- **DESCRIPTION OF THE TASK**: Give only the number of lines in the data that contain the word "California".
*** Opening of DATA PROVIDED ***
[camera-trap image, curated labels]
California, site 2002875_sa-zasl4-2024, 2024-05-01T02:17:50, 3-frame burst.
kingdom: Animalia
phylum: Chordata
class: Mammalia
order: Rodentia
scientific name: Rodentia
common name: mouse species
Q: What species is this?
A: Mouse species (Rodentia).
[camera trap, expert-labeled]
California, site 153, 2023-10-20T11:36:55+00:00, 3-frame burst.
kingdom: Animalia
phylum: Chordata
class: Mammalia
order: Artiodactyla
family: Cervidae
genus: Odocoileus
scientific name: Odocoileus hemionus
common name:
*** Close of DATA PROVIDED ***
- **WORKED SOLUTION**: 2